=== Task material ===

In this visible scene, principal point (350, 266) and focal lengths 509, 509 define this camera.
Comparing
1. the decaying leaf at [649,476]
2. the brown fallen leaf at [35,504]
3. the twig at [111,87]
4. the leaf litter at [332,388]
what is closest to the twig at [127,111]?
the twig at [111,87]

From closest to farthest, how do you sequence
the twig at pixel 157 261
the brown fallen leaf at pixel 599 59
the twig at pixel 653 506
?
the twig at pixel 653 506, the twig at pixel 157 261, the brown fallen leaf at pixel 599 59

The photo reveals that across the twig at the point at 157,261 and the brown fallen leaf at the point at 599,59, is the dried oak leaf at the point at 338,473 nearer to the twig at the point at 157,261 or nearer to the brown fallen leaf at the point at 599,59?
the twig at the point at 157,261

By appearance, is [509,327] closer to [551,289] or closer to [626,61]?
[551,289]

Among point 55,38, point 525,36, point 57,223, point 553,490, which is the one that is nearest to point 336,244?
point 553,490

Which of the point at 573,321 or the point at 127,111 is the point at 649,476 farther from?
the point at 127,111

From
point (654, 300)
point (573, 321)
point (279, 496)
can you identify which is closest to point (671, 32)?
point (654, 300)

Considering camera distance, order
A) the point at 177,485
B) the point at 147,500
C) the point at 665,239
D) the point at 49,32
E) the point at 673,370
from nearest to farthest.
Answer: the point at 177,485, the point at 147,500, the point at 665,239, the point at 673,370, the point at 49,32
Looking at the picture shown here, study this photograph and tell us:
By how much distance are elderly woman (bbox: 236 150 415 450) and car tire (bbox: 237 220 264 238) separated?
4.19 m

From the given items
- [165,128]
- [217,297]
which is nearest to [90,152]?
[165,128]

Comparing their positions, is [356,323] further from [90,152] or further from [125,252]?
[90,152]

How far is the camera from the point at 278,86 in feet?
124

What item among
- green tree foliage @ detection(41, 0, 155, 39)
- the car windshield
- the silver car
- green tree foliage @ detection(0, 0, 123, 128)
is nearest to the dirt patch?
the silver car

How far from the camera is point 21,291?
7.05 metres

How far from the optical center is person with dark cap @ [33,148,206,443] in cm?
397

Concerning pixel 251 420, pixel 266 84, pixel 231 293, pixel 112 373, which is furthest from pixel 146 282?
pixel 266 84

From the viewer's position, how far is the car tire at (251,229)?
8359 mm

===

Reproduce the items word for word, starting at the line that contains "From the given items" and continuing through the last line of the items, with both of those lines included.

From the given items
- [165,128]
- [217,297]
which is nearest to [90,152]?
[165,128]

Comparing their positions, is [356,323] further from [90,152] or further from [125,252]?
[90,152]

How far is the camera from the point at 278,86 in feet?
124

What item among
- green tree foliage @ detection(41, 0, 155, 39)
- the car windshield
- the silver car
- green tree foliage @ detection(0, 0, 123, 128)
is nearest to the dirt patch?
the silver car

How far from the camera is point 21,291?
7.05 metres

How far from the optical center is person with dark cap @ [33,148,206,443] in cm?
397

Concerning pixel 251 420, pixel 266 84, pixel 231 293, pixel 112 373, which is furthest from pixel 146 282?
pixel 266 84

From the viewer's position, how far is the car tire at (251,229)?
8359 mm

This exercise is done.